--- Begin Records supplied ---

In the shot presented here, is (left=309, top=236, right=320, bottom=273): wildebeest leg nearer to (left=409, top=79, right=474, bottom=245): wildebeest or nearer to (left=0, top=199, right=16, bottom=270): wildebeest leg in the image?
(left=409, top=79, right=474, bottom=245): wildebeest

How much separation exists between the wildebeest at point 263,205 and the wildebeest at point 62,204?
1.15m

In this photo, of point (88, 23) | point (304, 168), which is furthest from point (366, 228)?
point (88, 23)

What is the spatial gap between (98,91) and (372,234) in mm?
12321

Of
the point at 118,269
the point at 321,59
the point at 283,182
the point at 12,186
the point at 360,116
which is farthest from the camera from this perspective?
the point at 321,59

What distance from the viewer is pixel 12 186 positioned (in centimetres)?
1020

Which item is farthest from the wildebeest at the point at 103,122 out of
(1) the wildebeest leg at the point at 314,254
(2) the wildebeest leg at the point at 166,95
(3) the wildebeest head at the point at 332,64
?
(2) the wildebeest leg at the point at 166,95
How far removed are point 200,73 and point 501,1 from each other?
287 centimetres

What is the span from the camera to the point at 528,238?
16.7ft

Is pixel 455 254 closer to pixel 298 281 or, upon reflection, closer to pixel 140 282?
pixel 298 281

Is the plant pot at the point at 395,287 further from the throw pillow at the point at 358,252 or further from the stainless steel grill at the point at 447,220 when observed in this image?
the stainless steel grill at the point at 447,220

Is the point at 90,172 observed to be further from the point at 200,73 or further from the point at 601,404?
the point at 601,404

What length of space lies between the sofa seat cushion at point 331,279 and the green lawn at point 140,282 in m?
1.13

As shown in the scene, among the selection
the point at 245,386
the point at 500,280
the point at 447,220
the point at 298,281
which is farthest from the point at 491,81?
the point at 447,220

--- End Records supplied ---

> **Exercise**:
Could you put the entries as a Markdown table with a "Row" column numbering each line and a "Line" column holding it? Begin at the line that contains "Is the point", continue through the last of the entries, and leave out blank lines.

> **Result of this task**:
| Row | Line |
|---|---|
| 1 | Is the point at 90,172 observed to be further from the point at 200,73 or further from the point at 601,404? |
| 2 | the point at 601,404 |
| 3 | What length of space lies between the sofa seat cushion at point 331,279 and the green lawn at point 140,282 in m? |
| 4 | 1.13 |
| 5 | As shown in the scene, among the selection |
| 6 | the point at 245,386 |
| 7 | the point at 500,280 |
| 8 | the point at 447,220 |
| 9 | the point at 298,281 |
| 10 | which is farthest from the point at 491,81? |
| 11 | the point at 447,220 |